Throughout the month of May, Toronto-based artist Annie MacDonell is engaged in a self-directed residency at the Toronto Reference Library. Her focus is the  Picture Collection, a vast archive of images maintained by the library since the 1920s. Numbering over a million images sourced from a wide range of magazines, calendars, books, and other print media, it is a richly idiosyncratic and varied collection. It is also an interesting counterpoint to the contemporary Google image search. Unlike an internet search engine, the Picture Collection is defined by an accumulation of individual choices made by the many librarians who have maintained it over the years.

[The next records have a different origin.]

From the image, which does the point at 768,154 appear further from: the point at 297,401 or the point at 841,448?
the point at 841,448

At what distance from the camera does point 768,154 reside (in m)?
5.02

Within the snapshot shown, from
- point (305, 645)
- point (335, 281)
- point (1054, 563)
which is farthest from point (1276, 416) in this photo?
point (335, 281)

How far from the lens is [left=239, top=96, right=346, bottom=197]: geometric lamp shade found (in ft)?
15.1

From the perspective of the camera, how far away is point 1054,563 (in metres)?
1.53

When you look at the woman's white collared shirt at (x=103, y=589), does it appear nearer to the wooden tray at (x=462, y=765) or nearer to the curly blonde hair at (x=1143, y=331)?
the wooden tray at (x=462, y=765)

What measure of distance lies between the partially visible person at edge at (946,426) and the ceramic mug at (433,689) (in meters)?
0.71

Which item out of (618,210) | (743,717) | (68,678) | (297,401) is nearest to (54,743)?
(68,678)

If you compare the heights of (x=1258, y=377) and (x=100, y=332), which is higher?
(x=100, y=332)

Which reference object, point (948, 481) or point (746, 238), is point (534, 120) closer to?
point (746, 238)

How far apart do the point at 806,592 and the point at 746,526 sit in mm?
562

MacDonell is interested in how the character of the collection has been influenced by the identities and experiences of the individuals building it. She explores the possibility that, through a multitude of individual acts of selection and categorization, these predominantly female librarians have produced a more complex expression of the female identity than one could normally expect from an archive derived from mass media. Pictures Become Objects, Objects Become Events reframes the Picture Collection as a potential feminist archive, however unintentional and subtle its sympathies might be.

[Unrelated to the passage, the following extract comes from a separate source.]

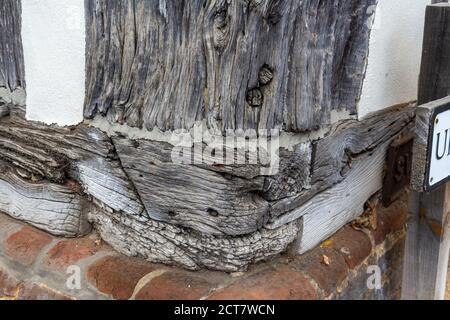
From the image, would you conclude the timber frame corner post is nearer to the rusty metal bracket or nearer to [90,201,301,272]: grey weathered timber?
[90,201,301,272]: grey weathered timber

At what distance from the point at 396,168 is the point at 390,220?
0.63 ft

MacDonell is working in the Picture Collection Mondays through Fridays, 10am to 3pm. Her interventions take a number of forms, including an evolving display of the collection’s images in a vitrine on the 5th floor, an accumulating installation of images transformed by the artist and assembled as a mural on the library’s 3rd floor, and a performance produced in collaboration with French artist Maïder Fortuné (May 31, 3pm). Using the library’s Espresso Book Machine, the images and texts generated throughout the month’s research will be gathered together in an artist’s book.

Presented in partnership with the Toronto Reference Library.

Please note, the mural on the 5th floor will remain on view until June 15.